Required work -> In the article below on conspiracy charges at Guantánamo, what work is Salim Ahmed Hamdan alleged to have done?

Document excerpt ->
────────────────

The White House urges Congress to say yes, because it makes terror convictions 
easier. The high court is split.

By Warren Richey | Staff writer of The Christian Science Monitor

Salim Ahmed Hamdan never planted a bomb, never took a hostage, never wielded a 
box cutter, never fired a weapon in anger, and never planned an attack of any 
kind.

What he is alleged to have done, according to his US military commission charge 
sheet, is work as Osama bin Laden's driver in Afghanistan.

So how could military prosecutors at Guantánamo Bay, Cuba, charge him with being
a terrorist and war criminal? The answer boils down to a single word: 
conspiracy.

The same legal approach that helped put mafia dons, capos, and associates behind
bars in America is at the center of US military efforts to prosecute suspected 
Al Qaeda members for war crimes.

But now in the wake of the US Supreme Court's decision in the Hamdan case 
invalidating the military commission process, it is unclear to what extent 
military prosecutors can continue to use conspiracy as a war crimes charge.

The Bush administration is asking Congress to simply pass a law recognizing 
conspiracy as a war crime.

But some legal experts warn that the law of war is a reflection of both domestic
and international standards that should not be watered down unilaterally by US 
lawmakers. They say such a move would further undermine US standing as a 
champion of human rights and set the stage for another major defeat in the 
courts for President Bush.

"This is just contempt for the court's opinion," says George Fletcher, a 
professor at Columbia Law School who authored a friend of the court brief in the
Hamdan case that first raised the conspiracy issue. "If Congress says we can go 
around it, that is just crazy. They don't understand what they are doing."

In its June opinion, a five-member majority of justices struck down the military
commissions at Guantánamo because they did not comply with the requirements of 
the Uniform Code of Military Justice and Common Article 3 of the Geneva 
Conventions. That part of the decision addressed what the high court viewed as 
fatal procedural defects - including a rule allowing the exclusion of a 
defendant from parts of his own trial.

Congress is now considering how best to rewrite those procedures to strike the 
proper balance between a fair trial and safeguarding national security.

But there is another part to the Hamdan decision. Four of the eight justices 
participating in the case ruled that the military commissions at Guantánamo did 
not have jurisdiction under the law of war to prosecute suspected Al Qaeda 
members for allegedly engaging in a conspiracy.

Conspiracy is not a war crime, said Justice John Paul Stevens in his plurality 
decision. And special military commissions can only try war crimes, he said.

────────────────

Supplied information ->
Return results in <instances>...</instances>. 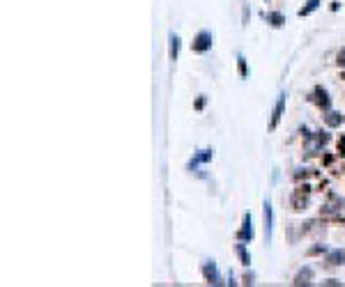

────────────────

Exercise solution -> He is alleged to have worked as Osama bin Laden's driver in Afghanistan.